Kotlin — TaskViewModelTest.kt@OptIn(ExperimentalCoroutinesApi::class)
class TaskViewModelTest {
@get:Rule
val instantExecutorRule = InstantTaskExecutorRule()
private val testDispatcher = StandardTestDispatcher()
private lateinit var repository: TaskRepository
private lateinit var viewModel: TaskViewModel
@Before
fun setup() {
Dispatchers.setMain(testDispatcher)
repository = mock()
viewModel = TaskViewModel(repository)
}
@After
fun tearDown() {
Dispatchers.resetMain()
}
@Test
fun `loadTasks updates tasks LiveData on success`() = runTest {
val fakeTasks = listOf(Task(1, "Test Task", false))
whenever(repository.getTasks()).thenReturn(Result.success(fakeTasks))
viewModel.loadTasks()
testDispatcher.scheduler.advanceUntilIdle()
assertEquals(fakeTasks, viewModel.tasks.value)
}
@Test
fun `loadTasks sets error on failure`() = runTest {
whenever(repository.getTasks()).thenReturn(Result.failure(Exception("Network error")))
viewModel.loadTasks()
testDispatcher.scheduler.advanceUntilIdle()

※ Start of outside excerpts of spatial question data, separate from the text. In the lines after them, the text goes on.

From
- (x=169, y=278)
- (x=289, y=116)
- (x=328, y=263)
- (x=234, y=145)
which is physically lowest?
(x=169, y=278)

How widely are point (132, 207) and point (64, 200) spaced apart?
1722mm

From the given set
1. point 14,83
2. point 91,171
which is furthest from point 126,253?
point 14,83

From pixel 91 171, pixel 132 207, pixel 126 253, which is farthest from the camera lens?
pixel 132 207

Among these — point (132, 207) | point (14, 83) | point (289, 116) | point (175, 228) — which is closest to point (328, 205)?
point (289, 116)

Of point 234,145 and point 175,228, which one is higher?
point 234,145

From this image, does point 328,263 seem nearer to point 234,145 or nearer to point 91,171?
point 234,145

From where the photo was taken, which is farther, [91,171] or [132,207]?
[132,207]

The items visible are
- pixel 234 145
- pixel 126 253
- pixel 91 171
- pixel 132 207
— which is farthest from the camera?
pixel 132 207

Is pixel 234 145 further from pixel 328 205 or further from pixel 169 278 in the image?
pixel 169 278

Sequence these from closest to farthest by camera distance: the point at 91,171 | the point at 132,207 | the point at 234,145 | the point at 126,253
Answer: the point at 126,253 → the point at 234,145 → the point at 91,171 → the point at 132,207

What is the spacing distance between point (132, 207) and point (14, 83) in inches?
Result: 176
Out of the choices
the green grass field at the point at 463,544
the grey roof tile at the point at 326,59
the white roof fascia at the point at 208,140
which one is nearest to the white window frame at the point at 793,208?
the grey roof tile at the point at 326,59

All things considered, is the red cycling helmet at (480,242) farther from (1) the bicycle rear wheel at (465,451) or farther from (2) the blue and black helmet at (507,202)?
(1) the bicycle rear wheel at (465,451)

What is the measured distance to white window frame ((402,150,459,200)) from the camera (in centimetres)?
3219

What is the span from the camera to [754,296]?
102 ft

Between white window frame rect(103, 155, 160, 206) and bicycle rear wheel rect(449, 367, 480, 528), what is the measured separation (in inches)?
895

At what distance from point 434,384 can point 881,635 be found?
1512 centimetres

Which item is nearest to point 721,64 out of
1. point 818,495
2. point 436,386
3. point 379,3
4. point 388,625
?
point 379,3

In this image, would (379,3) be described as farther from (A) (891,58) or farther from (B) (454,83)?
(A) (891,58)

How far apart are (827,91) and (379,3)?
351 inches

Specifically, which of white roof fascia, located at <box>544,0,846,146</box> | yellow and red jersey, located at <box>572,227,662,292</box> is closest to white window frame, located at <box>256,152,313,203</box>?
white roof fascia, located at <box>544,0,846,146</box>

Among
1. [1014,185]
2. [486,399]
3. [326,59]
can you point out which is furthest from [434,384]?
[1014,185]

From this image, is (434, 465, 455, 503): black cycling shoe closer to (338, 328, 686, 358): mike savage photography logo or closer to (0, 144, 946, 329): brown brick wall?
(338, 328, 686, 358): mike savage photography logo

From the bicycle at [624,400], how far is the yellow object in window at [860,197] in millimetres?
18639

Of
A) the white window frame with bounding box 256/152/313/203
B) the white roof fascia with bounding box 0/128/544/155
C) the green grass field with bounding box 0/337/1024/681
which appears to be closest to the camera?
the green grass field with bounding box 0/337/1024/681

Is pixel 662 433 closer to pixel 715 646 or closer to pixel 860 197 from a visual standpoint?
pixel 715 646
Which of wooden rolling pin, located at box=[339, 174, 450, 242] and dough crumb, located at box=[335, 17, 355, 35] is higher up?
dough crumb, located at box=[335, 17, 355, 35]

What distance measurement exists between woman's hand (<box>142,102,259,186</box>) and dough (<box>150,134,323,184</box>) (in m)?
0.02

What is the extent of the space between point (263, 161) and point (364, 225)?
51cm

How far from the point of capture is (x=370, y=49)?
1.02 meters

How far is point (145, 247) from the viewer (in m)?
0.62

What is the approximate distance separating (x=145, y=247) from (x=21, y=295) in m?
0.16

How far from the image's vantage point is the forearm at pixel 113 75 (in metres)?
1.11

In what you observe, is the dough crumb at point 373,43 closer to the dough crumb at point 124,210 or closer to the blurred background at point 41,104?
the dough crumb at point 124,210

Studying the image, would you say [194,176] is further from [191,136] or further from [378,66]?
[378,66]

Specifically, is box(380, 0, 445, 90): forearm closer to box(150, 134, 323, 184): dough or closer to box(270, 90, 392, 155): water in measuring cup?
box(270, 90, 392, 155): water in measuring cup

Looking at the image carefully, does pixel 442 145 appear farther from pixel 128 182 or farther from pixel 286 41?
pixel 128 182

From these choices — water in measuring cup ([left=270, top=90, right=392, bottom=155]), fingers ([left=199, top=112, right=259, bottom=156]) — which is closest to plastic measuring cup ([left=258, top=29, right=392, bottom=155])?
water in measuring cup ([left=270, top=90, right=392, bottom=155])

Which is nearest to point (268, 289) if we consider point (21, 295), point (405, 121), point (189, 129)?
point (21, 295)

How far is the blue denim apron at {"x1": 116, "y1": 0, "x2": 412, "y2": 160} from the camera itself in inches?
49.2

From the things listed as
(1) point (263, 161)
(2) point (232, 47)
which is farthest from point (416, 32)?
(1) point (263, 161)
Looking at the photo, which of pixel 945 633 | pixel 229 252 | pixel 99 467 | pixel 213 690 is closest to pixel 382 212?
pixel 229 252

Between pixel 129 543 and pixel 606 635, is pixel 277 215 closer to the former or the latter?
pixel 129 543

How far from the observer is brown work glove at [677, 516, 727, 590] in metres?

assertEquals("Network error", viewModel.error.value)
}
}
Test directory structure
app/src/
├── main/java/ ← production code
├── test/java/ ← unit tests (JVM, fast)
└── androidTest/java/ ← instrumented tests (device, Espresso)
5Espresso UI Testing
Espresso automates UI interactions — clicks, text input, scrolling — and verifies what appears on screen. UI tests run on a device or emulator and catch regressions in user flows.